### TASKS TO COMPLETE
1 > Summarize the thread on checking whether a string is a number in two sentences.
2 > Please retype the thread on checking whether a string is a number, everything from "If you want to handle" down to "bool isParam(string line)".

The most efficient way would be just to iterate over the string until you find a non-digit character. If there are any non-digit characters, you can consider the string not a number.

bool is_number(const std::string& s)

{

std::string::const_iterator it = s.begin();

while (it != s.end() && std::isdigit(*it)) ++it;

return !s.empty() && it == s.end();

}

Or if you want to do it the C++11 way:

bool is_number(const std::string& s)

{

return !s.empty() && std::find_if(s.begin(),

s.end(), [](unsigned char c) { return !std::isdigit(c); }) == s.end();

}

As pointed out in the comments below, this only works for positive integers. If you need to detect negative integers or fractions, you should go with a more robust library-based solution. Although, adding support for negative integers is pretty trivial.

Why reinvent the wheel? The C standard library (available in C++ as well) has a function that does exactly this:

char* p;

long converted = strtol(s, &p, 10);

if (*p) {

// conversion failed because the input wasn’t a number

}

else {

// use converted

}

If you want to handle fractions or scientific notation, go with strtod instead (you’ll get a double result).

If you want to allow hexadecimal and octal constants in C/C++ style (“0xABC”), then make the last parameter 0 instead.

Your function then can be written as

bool isParam(string line)

{

char* p;

strtol(line.c_str(), &p, 10);

return *p == 0;

}

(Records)
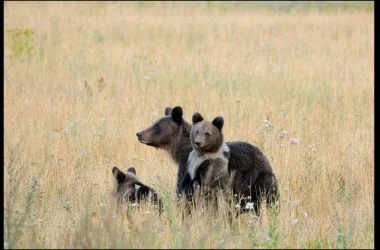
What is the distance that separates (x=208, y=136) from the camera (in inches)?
295

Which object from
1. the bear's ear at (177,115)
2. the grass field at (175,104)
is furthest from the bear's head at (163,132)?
the grass field at (175,104)

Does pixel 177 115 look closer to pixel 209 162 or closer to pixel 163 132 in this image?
pixel 163 132

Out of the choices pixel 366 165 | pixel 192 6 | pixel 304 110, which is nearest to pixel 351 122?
pixel 304 110

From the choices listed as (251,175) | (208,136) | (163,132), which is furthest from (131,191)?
(251,175)

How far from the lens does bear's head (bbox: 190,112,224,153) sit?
7.46 metres

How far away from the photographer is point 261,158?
7684 millimetres

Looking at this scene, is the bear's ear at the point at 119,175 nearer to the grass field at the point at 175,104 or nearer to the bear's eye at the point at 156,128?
the grass field at the point at 175,104

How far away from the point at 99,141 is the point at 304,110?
348 centimetres

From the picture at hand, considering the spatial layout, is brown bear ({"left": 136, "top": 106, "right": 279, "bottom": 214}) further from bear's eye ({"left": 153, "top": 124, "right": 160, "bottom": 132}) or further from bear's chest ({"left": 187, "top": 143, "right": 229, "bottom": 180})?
bear's eye ({"left": 153, "top": 124, "right": 160, "bottom": 132})

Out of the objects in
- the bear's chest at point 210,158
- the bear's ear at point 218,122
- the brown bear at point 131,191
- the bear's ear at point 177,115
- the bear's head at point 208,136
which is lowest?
the brown bear at point 131,191

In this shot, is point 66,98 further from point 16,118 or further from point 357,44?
point 357,44

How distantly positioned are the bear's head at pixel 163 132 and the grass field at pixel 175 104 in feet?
0.68

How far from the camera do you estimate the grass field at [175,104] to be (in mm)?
6625

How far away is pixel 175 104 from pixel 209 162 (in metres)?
6.44
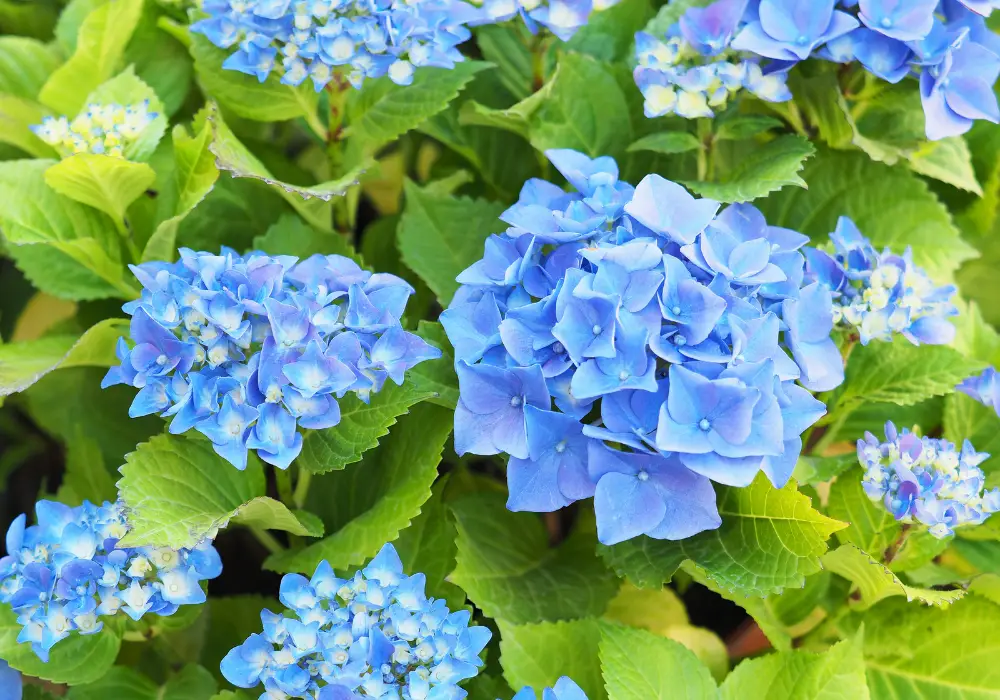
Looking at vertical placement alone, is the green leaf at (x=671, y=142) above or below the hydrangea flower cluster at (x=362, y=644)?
above

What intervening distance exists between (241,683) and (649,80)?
0.65 metres

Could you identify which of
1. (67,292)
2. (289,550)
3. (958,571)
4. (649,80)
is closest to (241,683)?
(289,550)

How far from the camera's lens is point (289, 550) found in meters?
0.91

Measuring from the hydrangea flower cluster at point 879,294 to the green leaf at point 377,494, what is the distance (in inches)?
14.6

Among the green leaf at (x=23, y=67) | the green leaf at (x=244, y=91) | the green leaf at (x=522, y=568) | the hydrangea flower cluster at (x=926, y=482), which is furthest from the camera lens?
the green leaf at (x=23, y=67)

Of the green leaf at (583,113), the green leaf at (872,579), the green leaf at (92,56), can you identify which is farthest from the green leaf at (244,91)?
the green leaf at (872,579)

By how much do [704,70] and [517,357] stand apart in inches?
14.8

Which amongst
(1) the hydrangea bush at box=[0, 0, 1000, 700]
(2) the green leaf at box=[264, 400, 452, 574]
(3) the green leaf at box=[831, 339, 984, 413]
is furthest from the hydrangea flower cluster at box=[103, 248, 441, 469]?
(3) the green leaf at box=[831, 339, 984, 413]

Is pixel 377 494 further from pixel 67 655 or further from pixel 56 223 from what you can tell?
pixel 56 223

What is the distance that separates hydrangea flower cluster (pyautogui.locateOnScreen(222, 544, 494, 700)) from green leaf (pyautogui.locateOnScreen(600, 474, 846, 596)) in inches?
6.5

### THE REPLIES
1 > One approach iterates over the string until it finds a non-digit character, either with an iterator loop or the C++11 way with std::find_if, though this only works for positive integers. Another approach uses the C standard library function strtol, switching to strtod for fractions or scientific notation and setting the last parameter to 0 to allow hexadecimal and octal constants.

2 >
If you want to handle fractions or scientific notation, go with strtod instead (you’ll get a double result).

If you want to allow hexadecimal and octal constants in C/C++ style (“0xABC”), then make the last parameter 0 instead.

Your function then can be written as

bool isParam(string line)